# [Goal of the exercise]
The answer is to be the lines below that lie between the line holding "United States, site archbold_FL-38." and the line holding "genus: Odocoileus", inclusive, transcribed exactly and free of pictures.

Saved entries

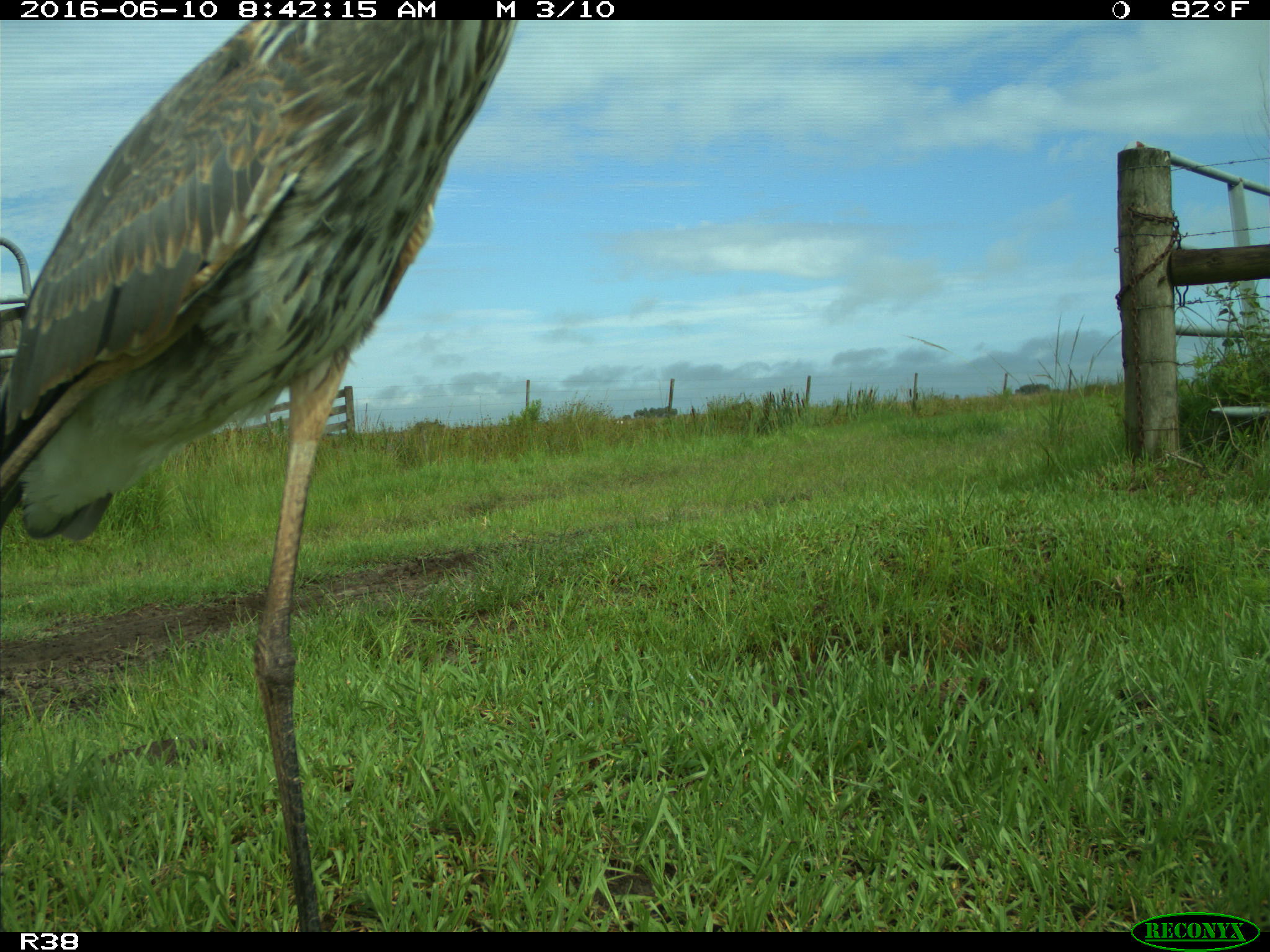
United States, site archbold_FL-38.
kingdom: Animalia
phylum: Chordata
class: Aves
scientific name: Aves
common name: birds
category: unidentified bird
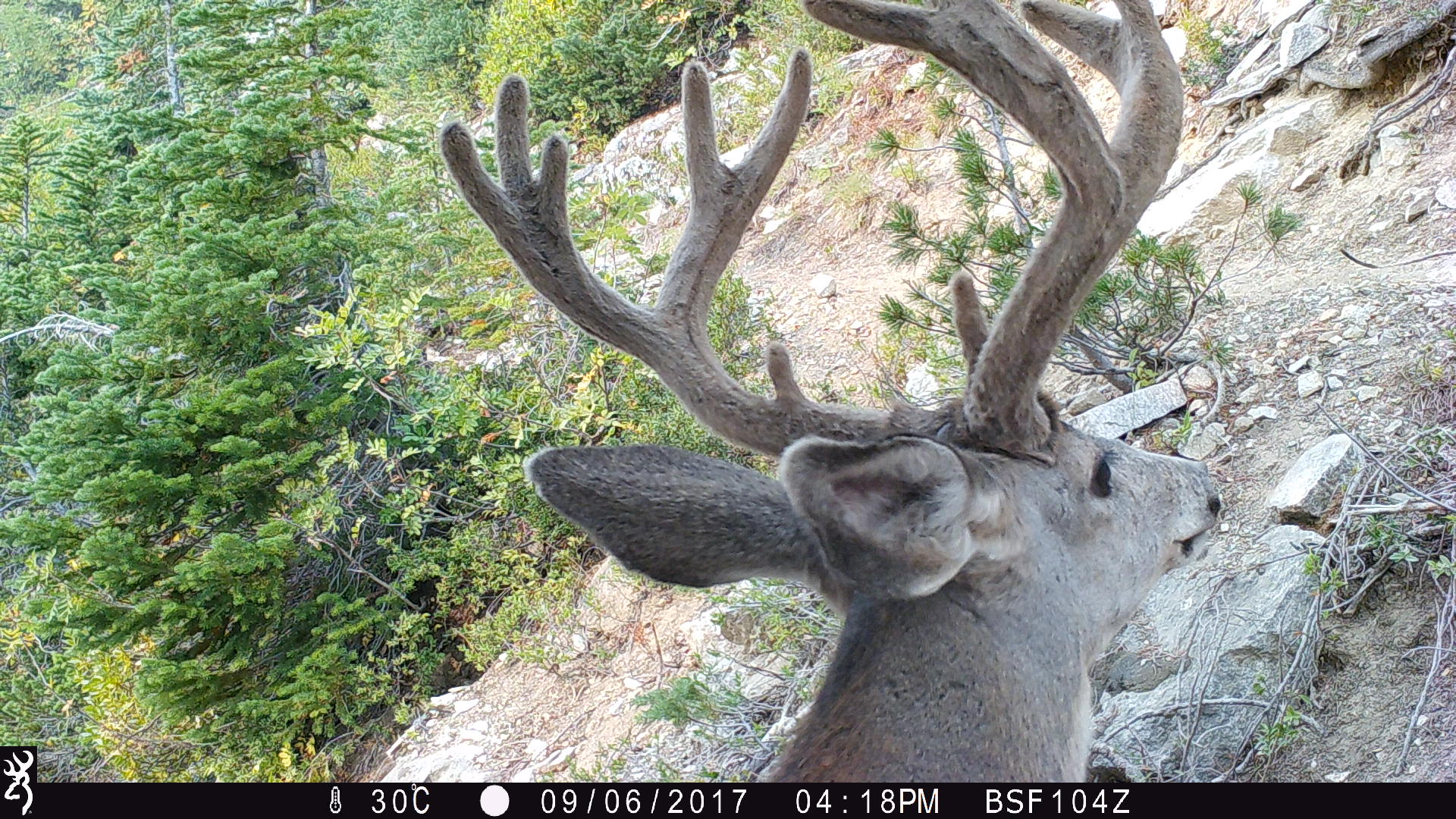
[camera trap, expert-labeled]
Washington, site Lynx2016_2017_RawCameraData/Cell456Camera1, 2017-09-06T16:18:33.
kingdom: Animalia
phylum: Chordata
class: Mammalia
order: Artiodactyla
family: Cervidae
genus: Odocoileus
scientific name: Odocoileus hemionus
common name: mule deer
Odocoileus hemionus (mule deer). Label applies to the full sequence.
==
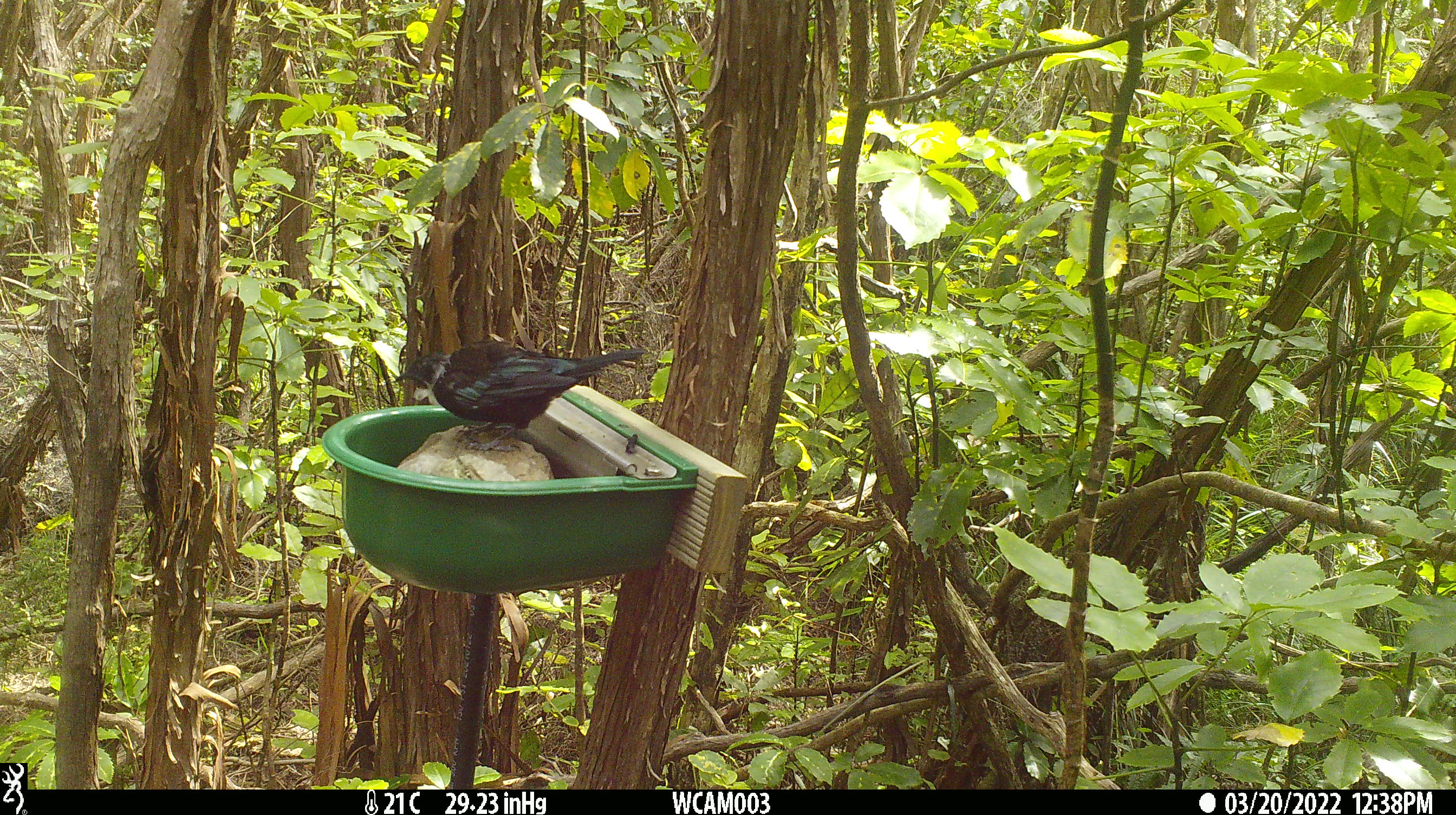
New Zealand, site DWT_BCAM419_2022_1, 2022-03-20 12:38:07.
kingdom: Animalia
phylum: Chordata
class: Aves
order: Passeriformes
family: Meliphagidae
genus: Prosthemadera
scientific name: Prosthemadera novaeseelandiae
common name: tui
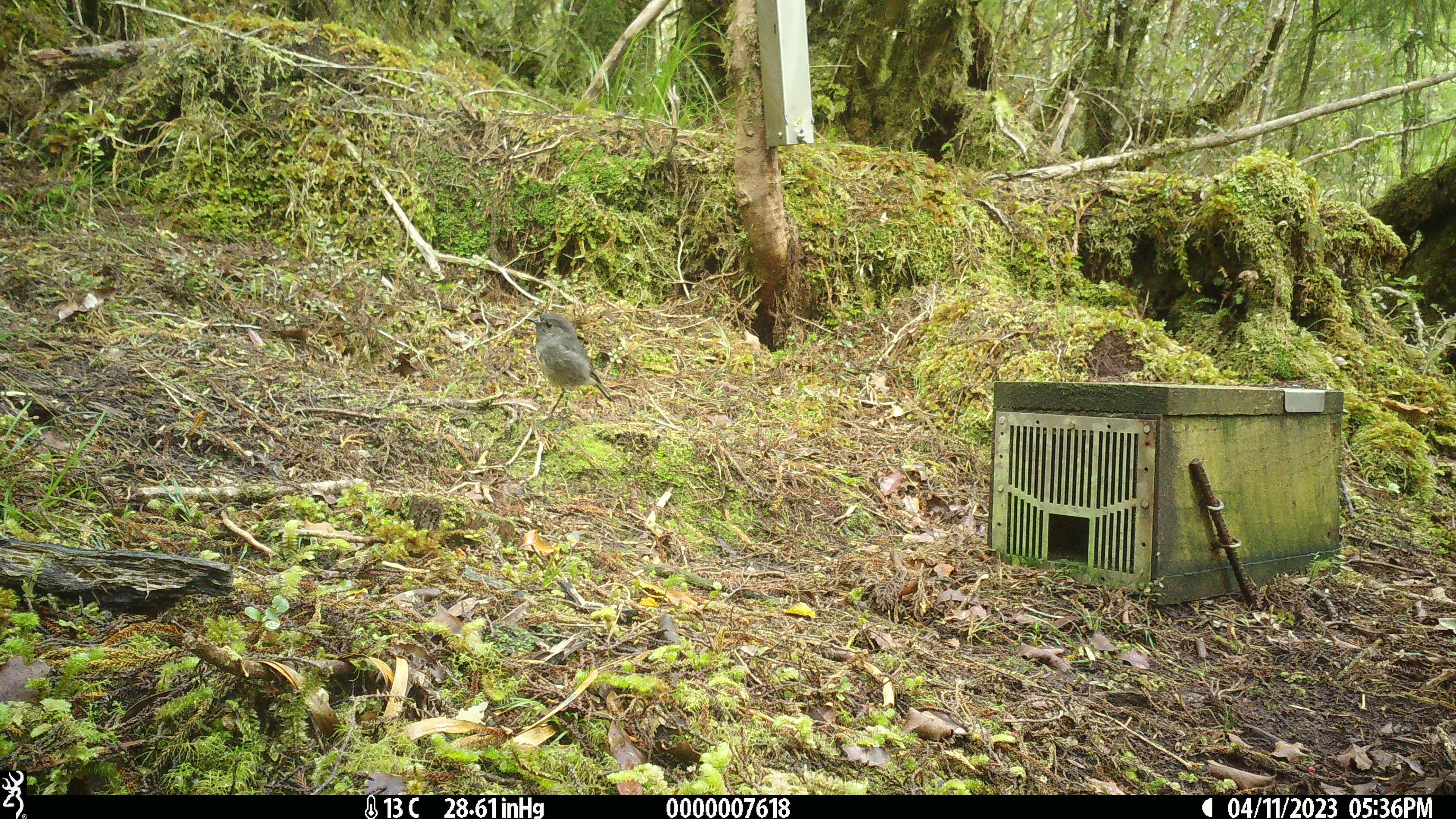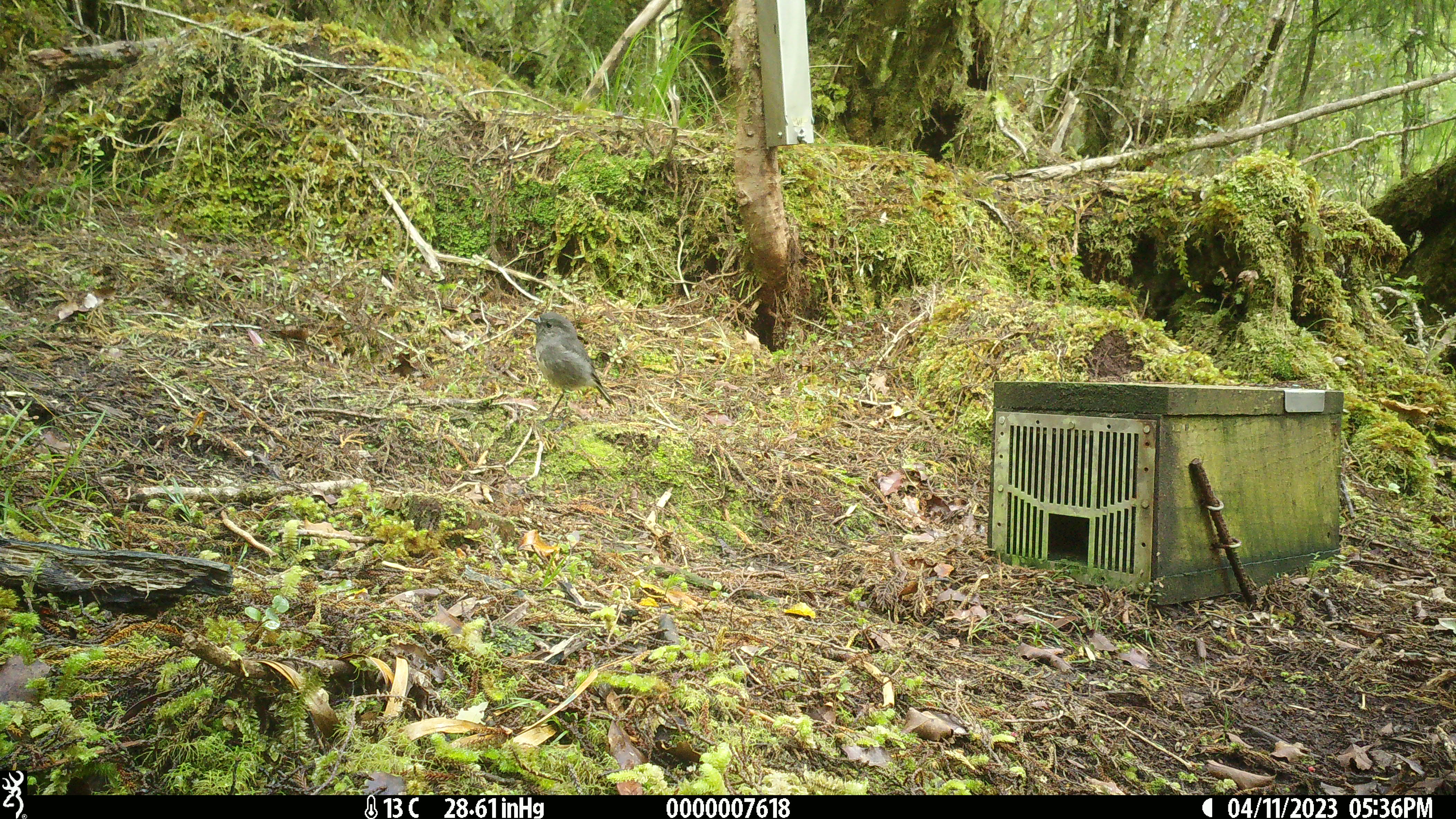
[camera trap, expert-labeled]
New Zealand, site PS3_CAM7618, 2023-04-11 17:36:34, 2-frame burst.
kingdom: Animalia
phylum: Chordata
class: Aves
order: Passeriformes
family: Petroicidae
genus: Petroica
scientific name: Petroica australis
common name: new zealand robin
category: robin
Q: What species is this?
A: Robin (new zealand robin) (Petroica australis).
---
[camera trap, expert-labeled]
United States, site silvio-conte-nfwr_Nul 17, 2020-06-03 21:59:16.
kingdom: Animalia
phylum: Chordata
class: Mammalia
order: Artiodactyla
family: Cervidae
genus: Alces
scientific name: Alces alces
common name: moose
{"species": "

# [Solution for this problem]
United States, site archbold_FL-38.
kingdom: Animalia
phylum: Chordata
class: Aves
scientific name: Aves
common name: birds
category: unidentified bird
[camera trap, expert-labeled]
Washington, site Lynx2016_2017_RawCameraData/Cell456Camera1, 2017-09-06T16:18:33.
kingdom: Animalia
phylum: Chordata
class: Mammalia
order: Artiodactyla
family: Cervidae
genus: Odocoileus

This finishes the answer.